6 Replies Latest reply on Mar 22, 2006 9:04 AM by j2ee_junkie

    Standalone Tomcat to JBoss - SecurityAssociation mixup

    jaco.joubert

      Hi,

      Could someone please clarify this for me?
      I've got the following situation:

      Standalone standard Tomcat 4.1.29 with a couple of secured pages and FORM based login.
      I'm using the JAASRealm in Tomcat to perform authentication through JAAS. As part of this authentication, I'm using my own Login module, as well as the JBoss ClientLoginModule.

      In the separate JBoss (4.0.2), I'm running a couple of secured EJBs.
      The EJBs are configured to use only my custom Login module for authentication (the same login module I'm using in the separate Tomcat).

      Authentication works fine and I'm able to login in Tomcat and call the secured EJB methods. JBoss also picks up the user principal coming from Tomcat correctly.

      The problem occurs when a couple of users are using the web interface simultaneously. I would then get weird behaviour. As an example:
      1. User1 logs in via web and execute EJB method as User1 successfully.
      2. User2 logs in via another browser and execute EJB method as User2 successfully.
      3. User1 (still logged in) would execute the EJB method again, but this time it executes as User2 (last logged-in user)!

      All I can see is that the JBoss ClientLoginModule populates the SecurityAssociation which is propagated to JBoss on EJB calls, but the security contexts are stored inside the SecurityAssociation on a per-thread basis. This would obviously be a problem in my scenario, as the threads inside Tomcat are shared between all the clients.
      I basically need a SecurityAssociation per user session (and not client thread), as I'm never guaranteed which Tomcat thread would service my request?

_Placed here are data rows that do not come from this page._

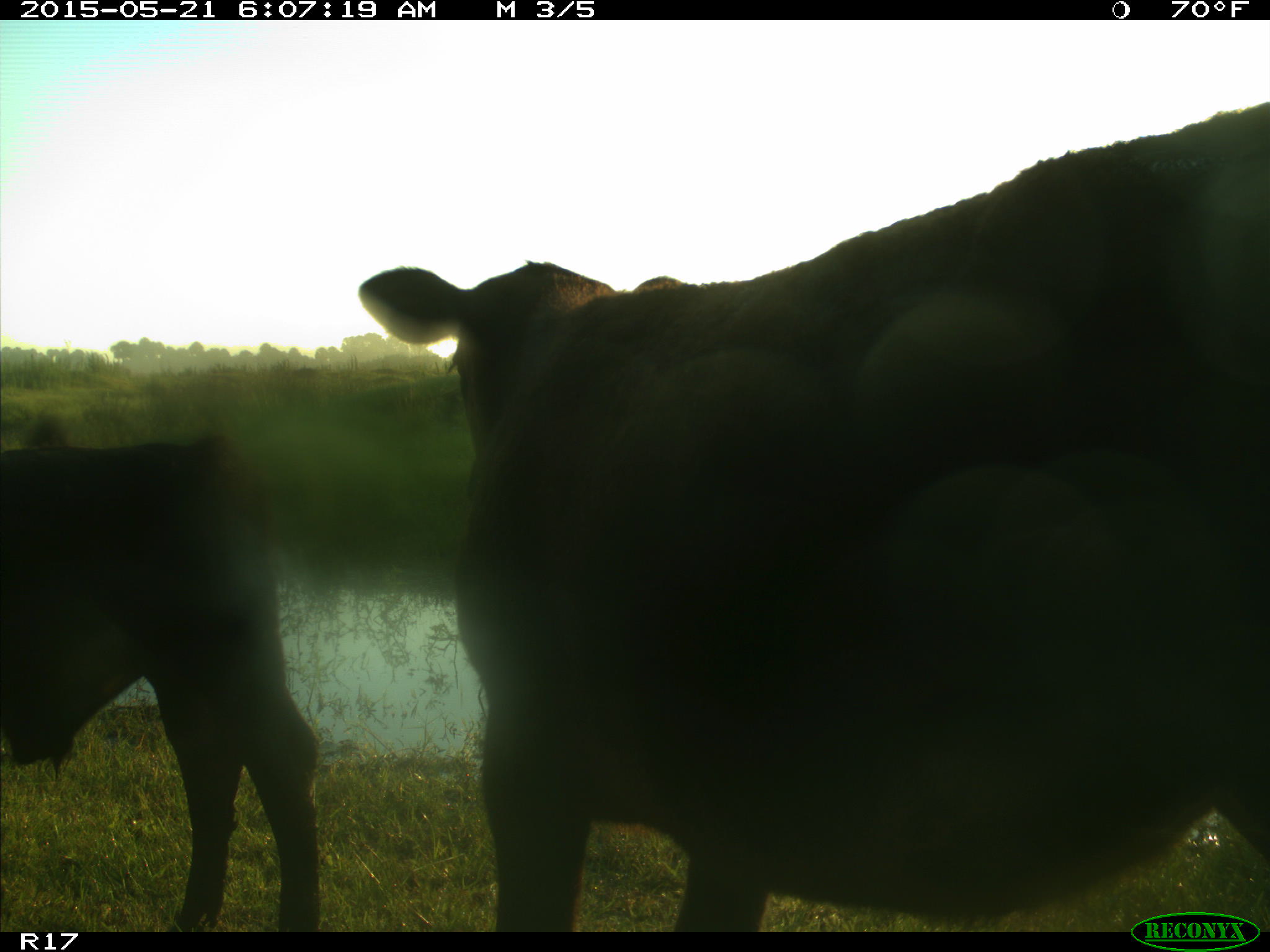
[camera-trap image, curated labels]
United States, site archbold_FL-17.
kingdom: Animalia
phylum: Chordata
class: Mammalia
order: Artiodactyla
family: Bovidae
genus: Bos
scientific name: Bos taurus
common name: domestic cow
Bos taurus (domestic cow).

      My ClientLoginModule is configured with multi-threaded=true

      Do I understand the problem correctly, or am I just missing a configuration option somewhere?
      Let me know if I should post more of my current configuration as well.

        • 1. Re: Standalone Tomcat to JBoss - SecurityAssociation mixup
          j2ee_junkie

          jaco,

          From you post below, I would say you understand the problem really well. JBoss's SecurityAssociation is set with principal and credential info (note that the use of SecurityAssocation is just what currently happens, but is non-public and should not be counted on.) But this is a ThreadLocal variable that is only good for that thread, and for the login thread. When user makes subsequent request, you need to associate the principal and credentails to that new thread. In the embedded version of Tomcat, there is the org.jboss.web.tomcat.security.SecurityAssocationValve that automatically gets added to your request pipeline. This class sets SecurityAssocation's principal and credential from that stored in the user's session. Since I have never used Tomcat separately, I can not say for sure what you will have to make this all jive. But I would start by using org.jboss.web.tomcat.security.JBossSecurityMgrRealm as your realm (if you want to share security domains between your war and ejbs) and then the add org.jboss.web.tomcat.security.SecurityAssocaitionValve to your pipeline. Again, I am not 100% on this. If anyone else has a comment that would be good. Hope this works!

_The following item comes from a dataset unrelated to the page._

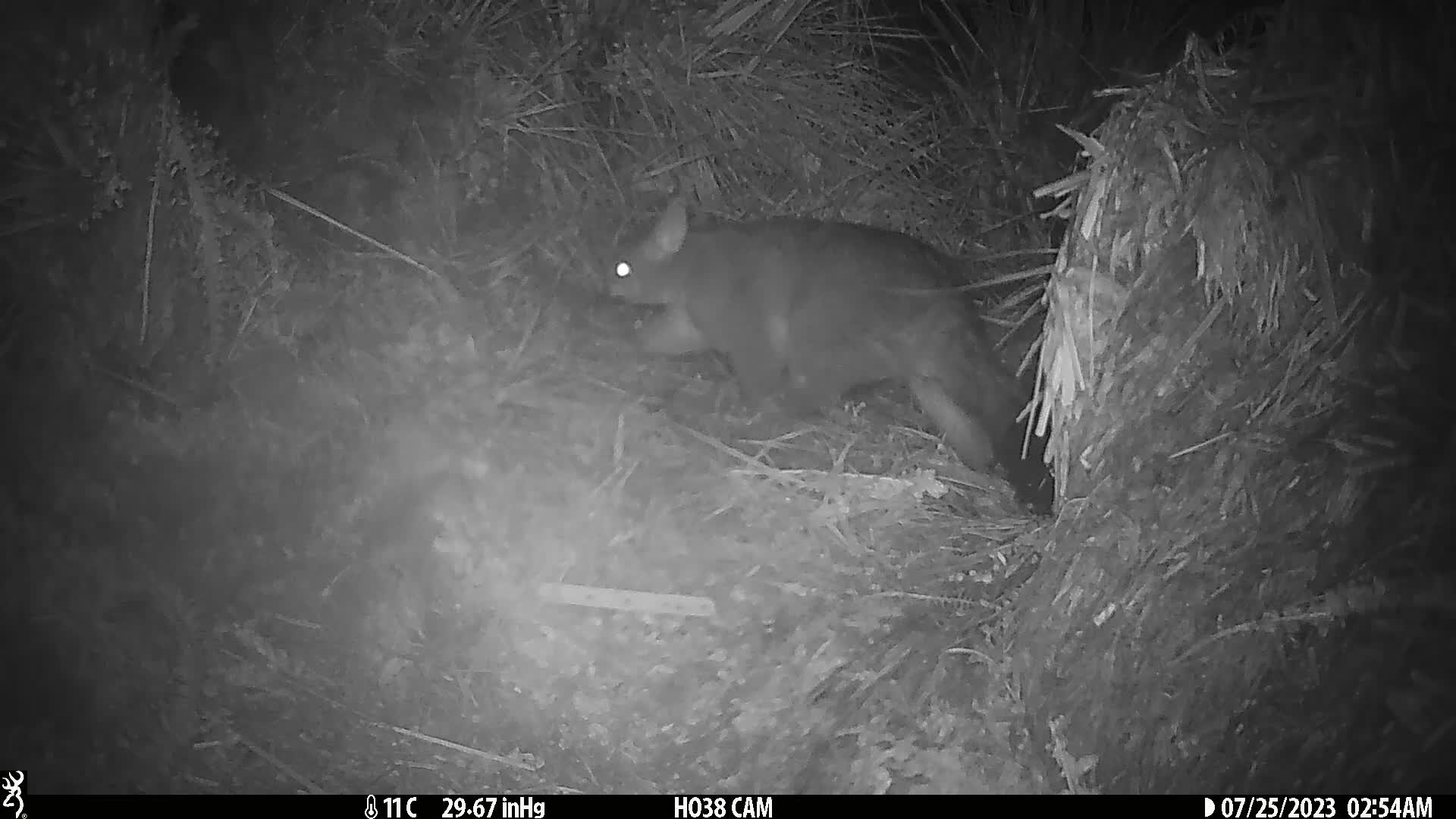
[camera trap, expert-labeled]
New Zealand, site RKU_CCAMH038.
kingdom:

          Let us know, cgriffith

          • 2. Re: Standalone Tomcat to JBoss - SecurityAssociation mixup
            jaco.joubert

            I appreciate the quick response.

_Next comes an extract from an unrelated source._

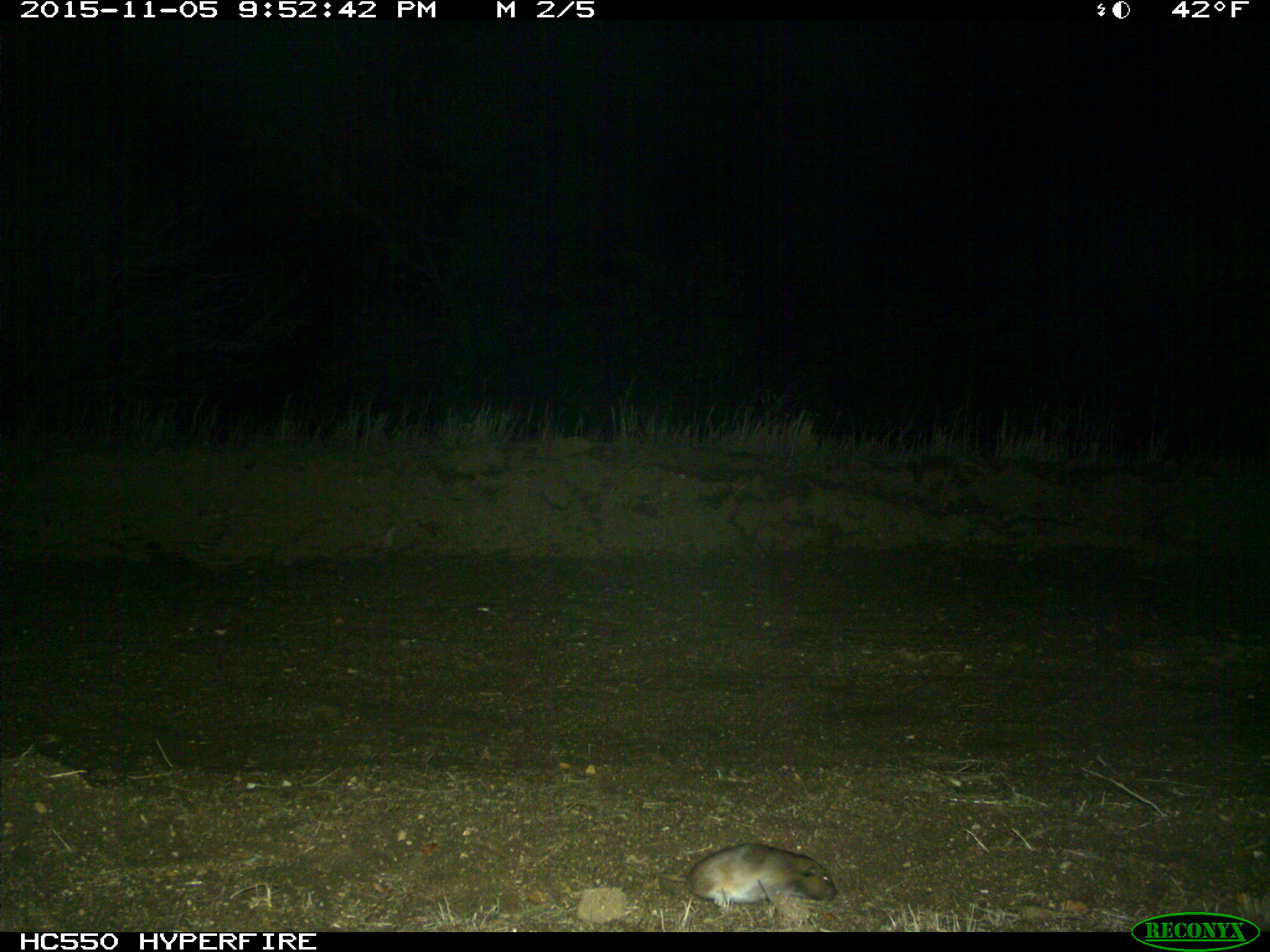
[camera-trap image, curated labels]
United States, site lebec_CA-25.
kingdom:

            You've put me on the right track now. I'll play around with the above-mentioned concepts and post my findings again.

            • 3. Re: Standalone Tomcat to JBoss - SecurityAssociation mixup
              jaco.joubert

              Hi,

              Although there are a couple of things still unclear to me in the Tomcat environment, I got this working.

              I don't really need this, but I battled to get it working by implementing a Tomcat Valve. I guess it has to do with the order in which Tomcat invokes the configured valves, but in my Valve, when I look at the request.getUserPrincipal, it's always null. Looks like it's only assigned after my Valve has been invoked. What is strange is that the standard Tomcat SingleSignOn Valve is able to extract this information if I add that to the configuration, but I can't?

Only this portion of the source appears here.